Caption: Oh, those wacky, mad German scientists - give them a dead body, and they'll give you a new soldier who is super hard to kill.

Think of it as Wolfenstein: The Movie. Or Call of Duty: Zombies: The Movie. Or, just more generally, the Nazi zombie movie.

As Ryan Turek recently argued on Shock Waves, the recent mainstreaming of horror means theaters are now running some movies which are very familiar to horror nerds, but perhaps fresh to newer converts to the genre. Last month's Hell Fest, for example,trotted out the ole reliable horror-theme-park-actually-houses-a-real-killer plot Now, Overlord does the same with the WWII Nazi strain of the zombie genre which has been in existence longer than most of the actors in the movie have even been alive (the first Wolfenstein video game came out three years before Wyatt Russell was born).
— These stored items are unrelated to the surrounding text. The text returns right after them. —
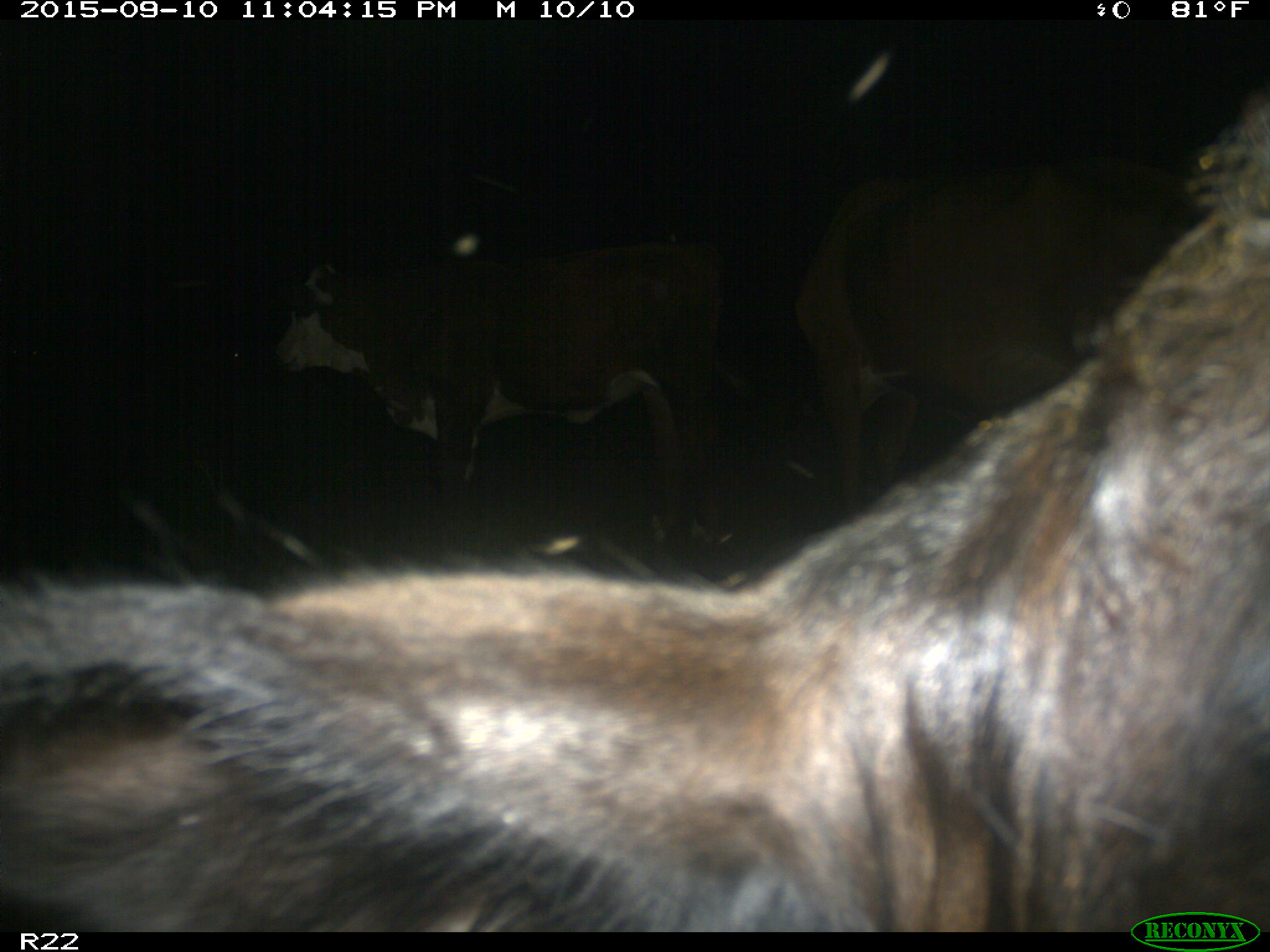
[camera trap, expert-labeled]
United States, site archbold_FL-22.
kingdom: Animalia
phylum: Chordata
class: Mammalia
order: Artiodactyla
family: Bovidae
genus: Bos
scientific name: Bos taurus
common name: domestic cow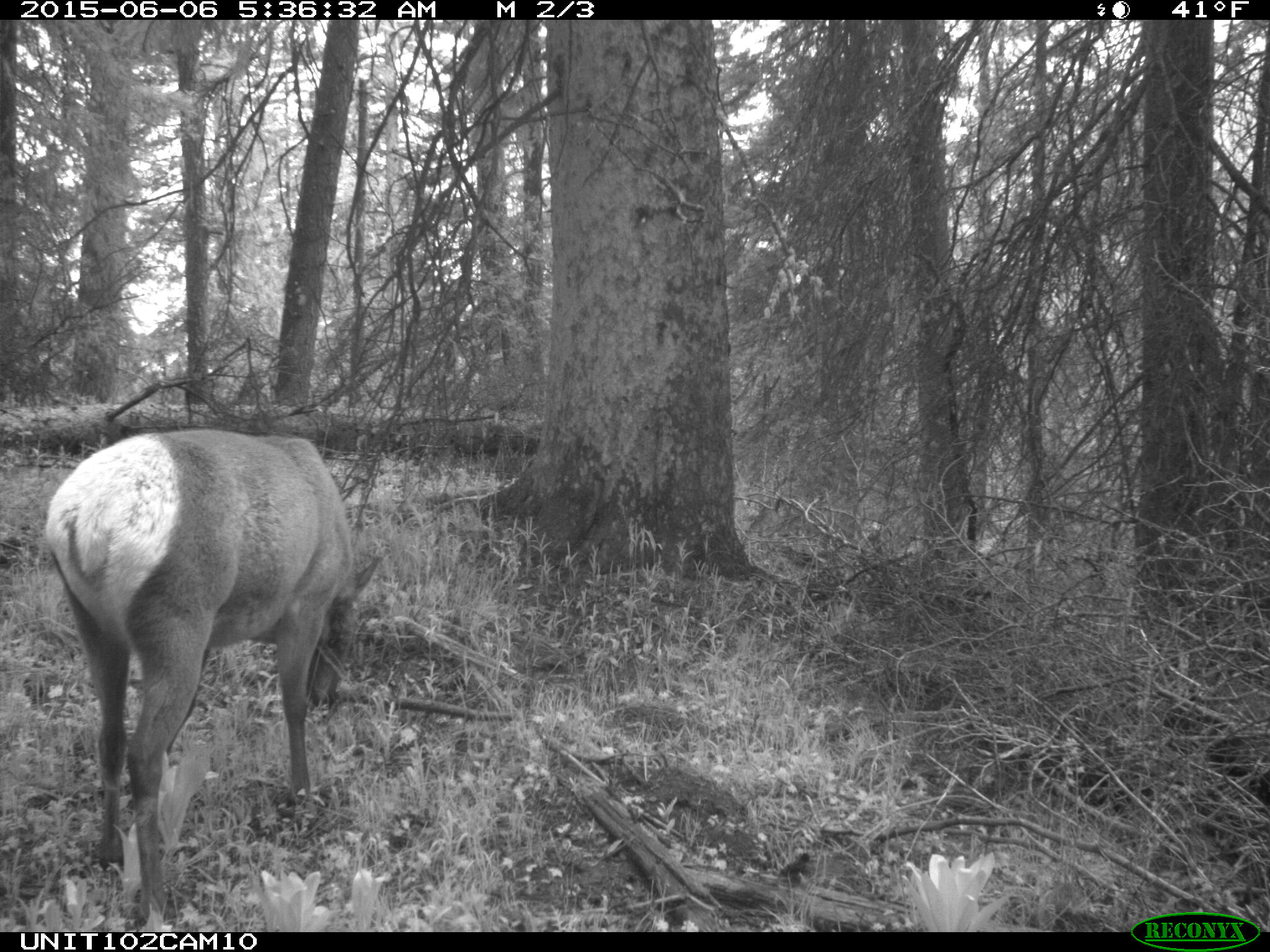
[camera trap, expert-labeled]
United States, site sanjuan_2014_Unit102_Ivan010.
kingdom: Animalia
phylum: Chordata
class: Mammalia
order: Artiodactyla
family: Cervidae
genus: Cervus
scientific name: Cervus elaphus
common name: red deer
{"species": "Cervus elaphus (red deer)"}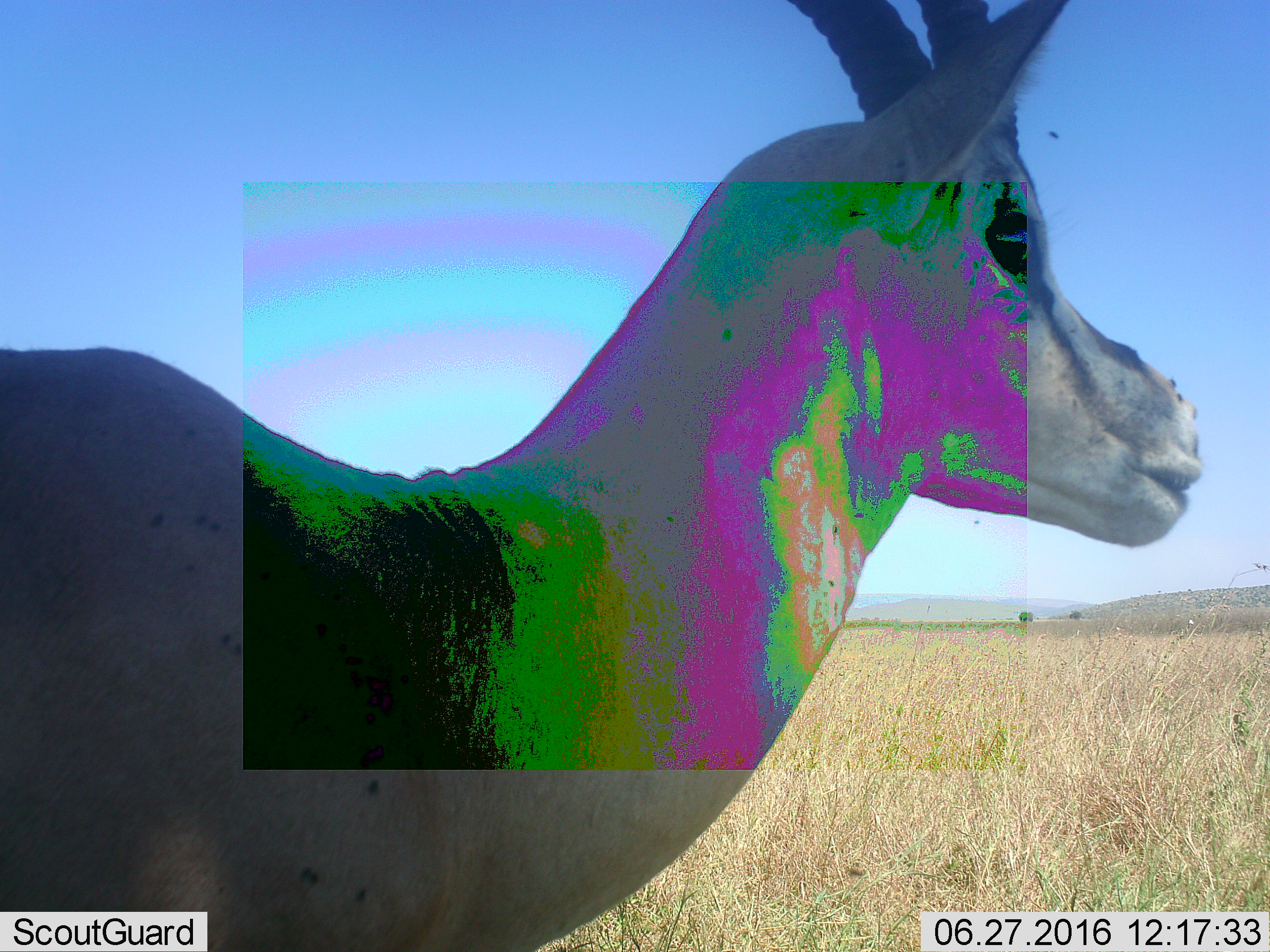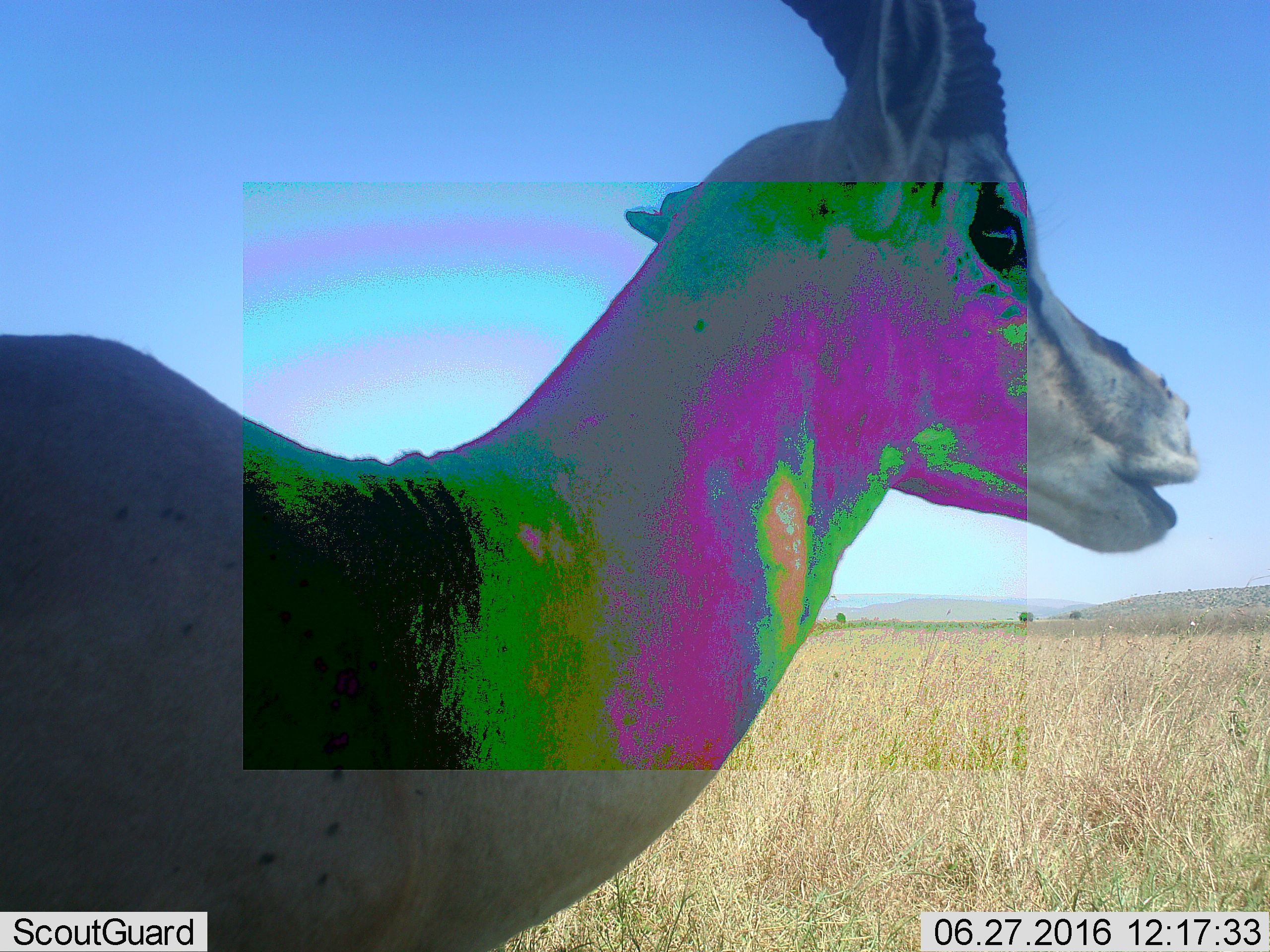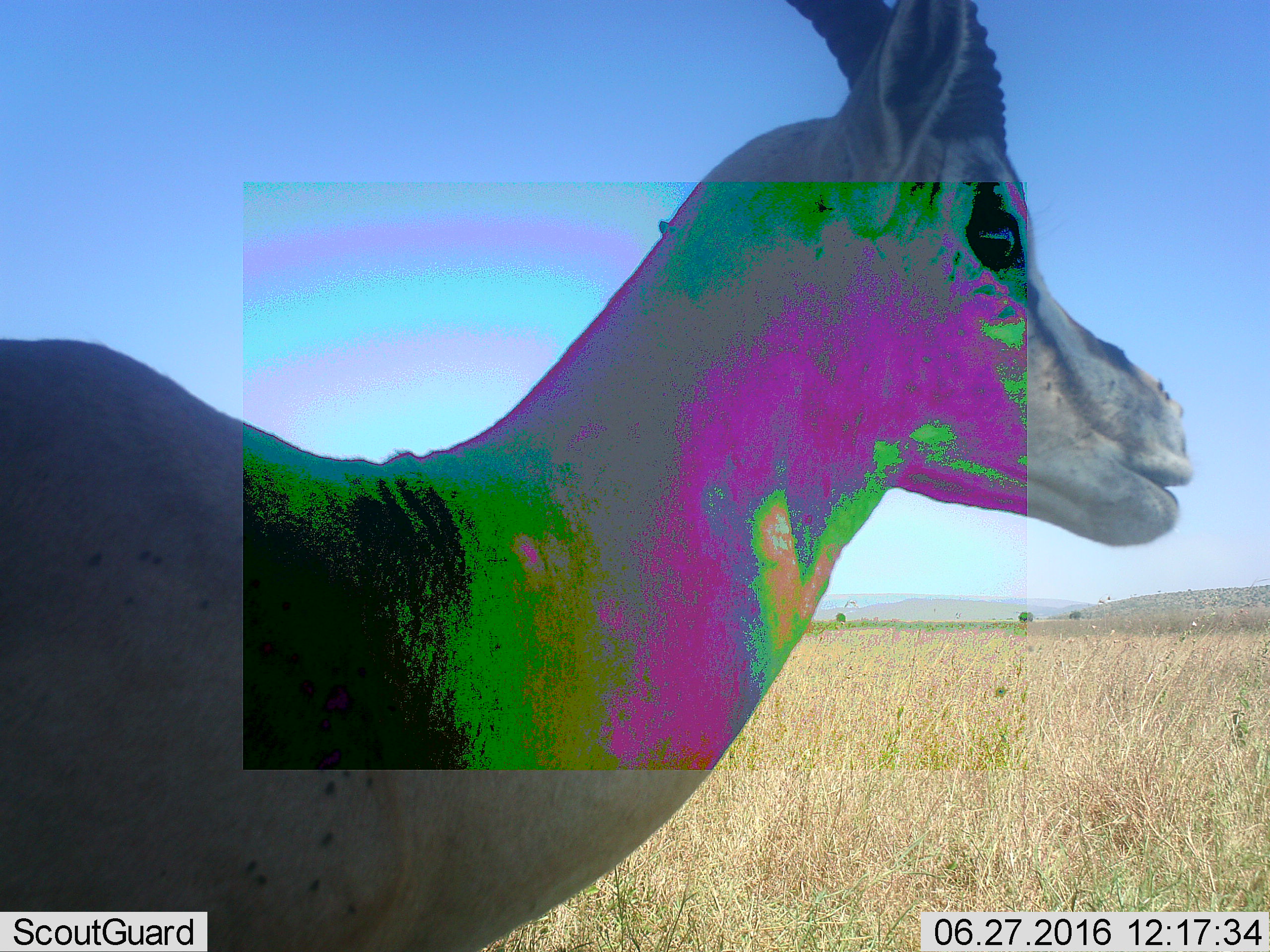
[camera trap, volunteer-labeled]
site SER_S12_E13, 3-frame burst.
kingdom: Animalia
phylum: Chordata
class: Mammalia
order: Artiodactyla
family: Bovidae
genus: Nanger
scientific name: Nanger granti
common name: grant's gazelle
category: gazellegrants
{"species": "gazellegrants (grant's gazelle) (Nanger granti)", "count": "1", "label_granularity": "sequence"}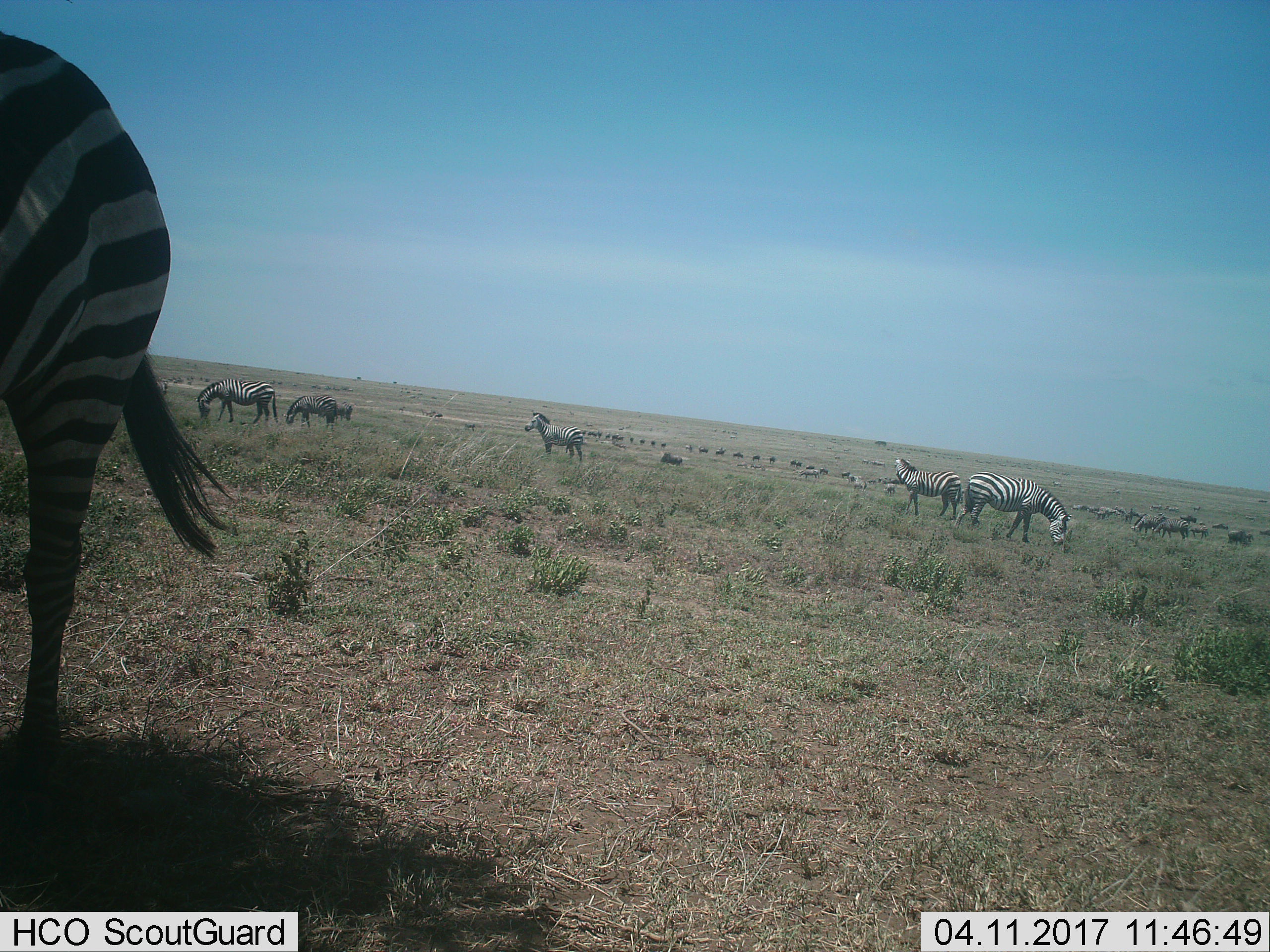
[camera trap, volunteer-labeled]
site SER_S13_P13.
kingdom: Animalia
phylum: Chordata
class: Mammalia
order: Perissodactyla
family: Equidae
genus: Equus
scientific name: Equus quagga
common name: plains zebra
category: zebraplains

However, Overlord plays everything completely straight and never leans into any idea that audiences will know what to expect. Similar to From Dusk Till Dawn, this starts out as one kind of movie before it very abruptly shifts into something completely different. The first half, with its Saving Private Ryan-style opening relocated to the air instead of the beach, reliable ticking clock plot (we have to get to the tower before 6 AM!), and collection of characters more defined by their geographic region of origin than anything else could easily be taught in a WWII Films class, which, don't laugh, is something I actually took in college.

Then the twist happens. Adepo's Boyce, the protagonist of the piece, finds out before everyone else via a reconnaissance mission inside the secret Nazi research facility, but the look on Ford's face as he watches one of his own soldiers turn into a zombie before his own eyes is one of my favorite WTF film reactions of the year. I can't remember his actual line of dialogue in response, but it essentially amounts to: "Oh, what new hell is this?!?"

Because we're not talking Romero zombies here. We're not even talking 28 Days Later zombies, although these suckers do movie super fast. It's more like, "What if someone administered the Captain America super serum to the undead or about to be dead?" The result is a parade of feral zombies with superhuman strength and a finale which is more or less a video game boss battle against the biggest, baddest, and strongest of the all the zombies, which lends Overlord the feel of a film equally if not more indebted to superhero cinema and video games than the horror genre.

That means I never actually found Overlord to be scary, but its oddball combination of sincere WWII movie with super soldier/zombie storytelling won me over and provided a cathartic release. Sometimes, in days like these especially, it's a joy to just watch good fight evil, especially when evil has half its face torn off and a devilish glint in its eyes.

THE BOTTOM LINE

A perfect zombie movie for the superhero/video game generation.

RANDOM PARTING THOUGHT
  1. Agents of Shield's Ian de Caestecker (aka Fitz) co-stars as one of the soldiers in the makeshift unit, playing a photographer forced into combat by the deaths of those around him. He pulls off an American accent quite well.
  2. The message Overlord's financial failure sends the rest of Hollywood: producing pricy, unbranded, standalone movies continues to be a losing proposition, regardless of quality. Overlord is a better film for not having to twist itself into being part of the Cloverfield universe, but Paramount has to be looking at the box office and wishing it could have at least used the Cloverfield hook in marketing, that is unless The Cloverfield Paradox poisoned that well entirely.